Monday, March 26, 2018

The Titan


DIRECTOR: Lennart Ruff  LEAD CAST: Sam Worthington, Taylor Schilling, Tom Wilkinson, Agyness Deyn  SCREENWRITER: Max Hurwitz  PRODUCER: Arash Amel, Fred Berger, Leon Clarance, Brian Kavanaugh-Jones, Ben Pugh  EDITOR: Ann-Carolin Biesenbach  MUSICAL DIRECTOR: Fil Eisler  GENRE: Sci Fi, Fantasy, Drama CINEMATOGRAPHER: Jan-Marcello Kahl  DISTRIBUTOR: Digi-Optic Films  LOCATION: Spain  RUNNING TIME: 97 minutes
Technical assessment: 3
Moral assessment: 3
CINEMA rating: V13
MTRCB rating: PG
Earth will soon become inhabitable, man will become extinct. Professor Martin Collingwood (Tom Wilkinson) leads a military experiment to create a super being that can survive the harsh conditions in Titan, a moon of the planet Saturn. The plan is to relocate humanity there to avoid extinction. Rick Janssen (Sam Worthington) volunteers to be part of the experiment, and he survives the battery of chemicals and foreign matter introduced in his body. Other volunteers are not as lucky. They become rabid, some implode, others slaughter their own family and are subsequently exterminated by the military. Rick’s wife Dr. Abigail Janssen (Taylor Schilling) finds out why: she discovers that Professor Collingwood is not just enhancing the human species, he is transforming it into some other species. Abigail attempts to extricate her husband—who by now no longer looks human—from the experiment.

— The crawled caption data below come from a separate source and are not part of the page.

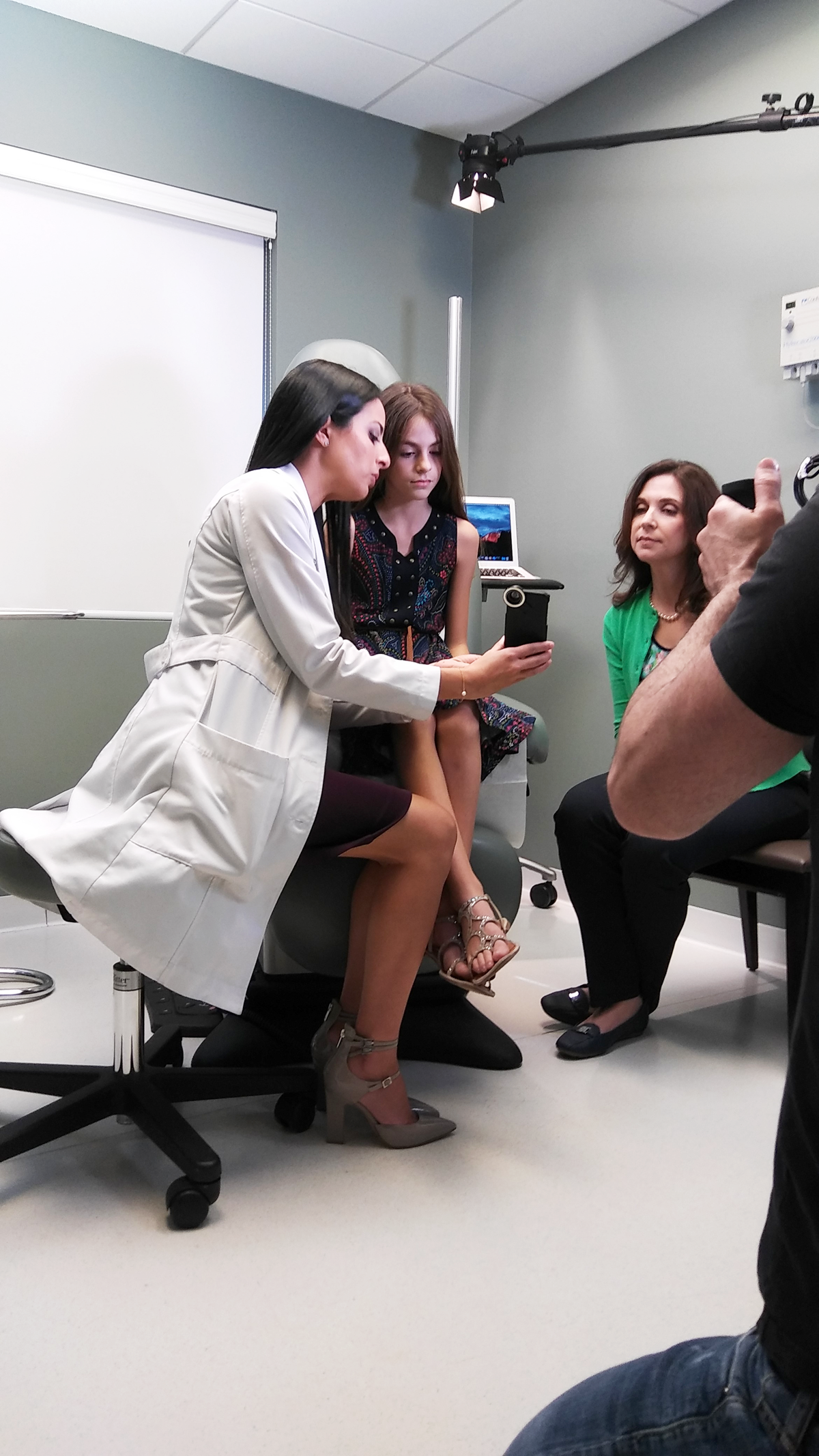 Patient & provider scene photo while performing for the new promotional video at Sunset Dermatology.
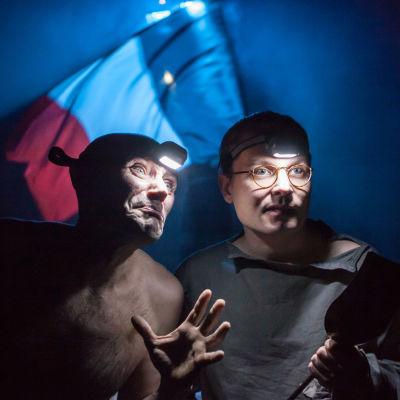 Kaksi miestä pimeässä, otsalamput otsassa, taustalla Ranskan lippu.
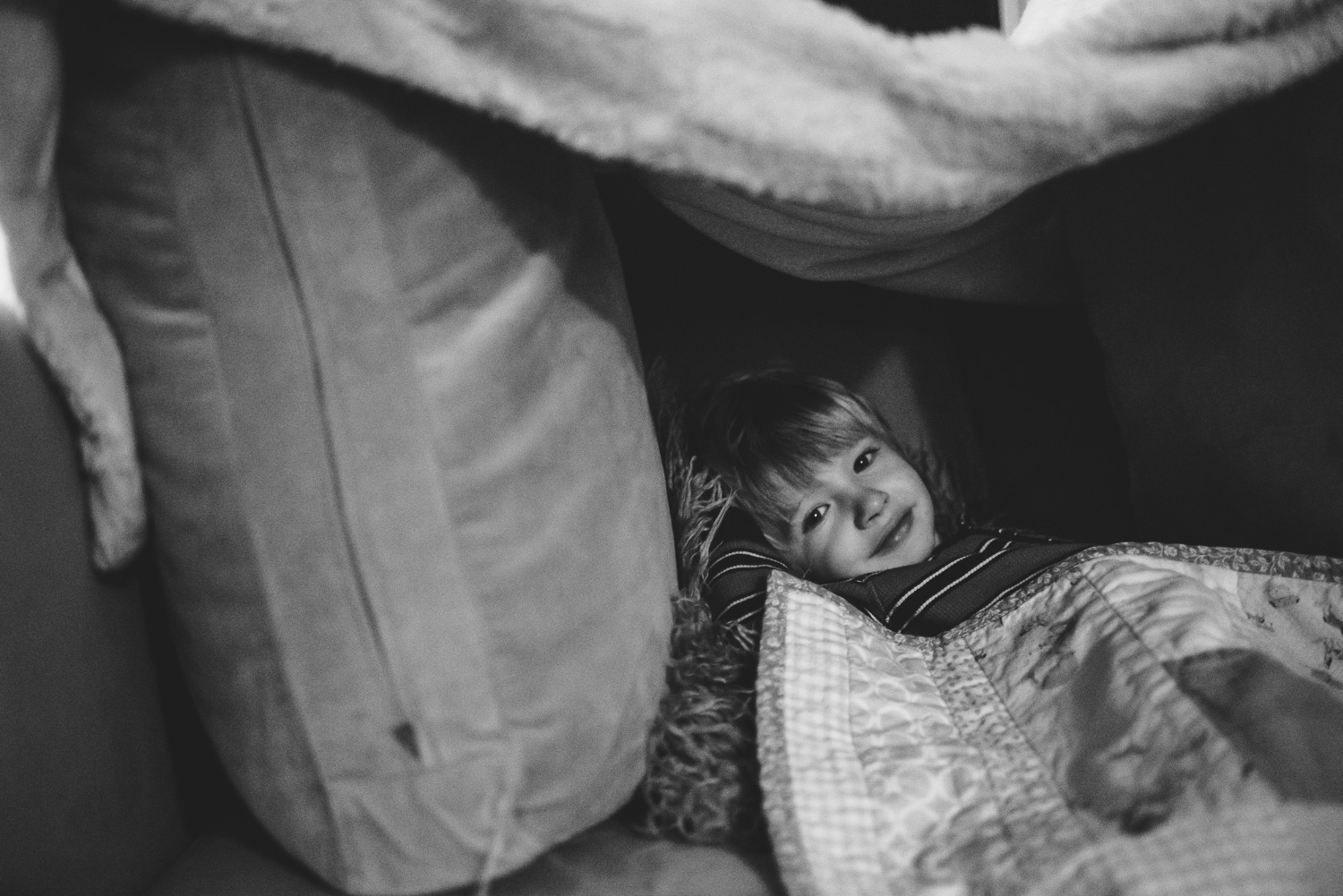 Little boy hiding in couch fort.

The Titan is one of those movies that can hold the suspense as it shows you the gradual (read that, slow) transformation of Rick’s face and body into something other than human. It’s a combination of music, special effects, a play of lights, and a camera that understands how to guide our path of vision. The Rick here is the same Sam Worthington of James Cameron’s blockbuster Avatar. Here again, we see his human face only at the beginning, and for the rest of the movie, he is transformed into an alien. He seems to have mastered acting with prosthetic makeup because he does deliver better characterization as a half-human. As to Tom Wilkinson’s Professor Collingwood, he does not interest us enough, we don’t see the depth nor the mania of his conviction to create a super being. Agyness Deyn as the professor’s assistant puzzles us with her sudden change of allegiance, and it took us some time to figure out why she was fleeing alongside Dr. Janssen.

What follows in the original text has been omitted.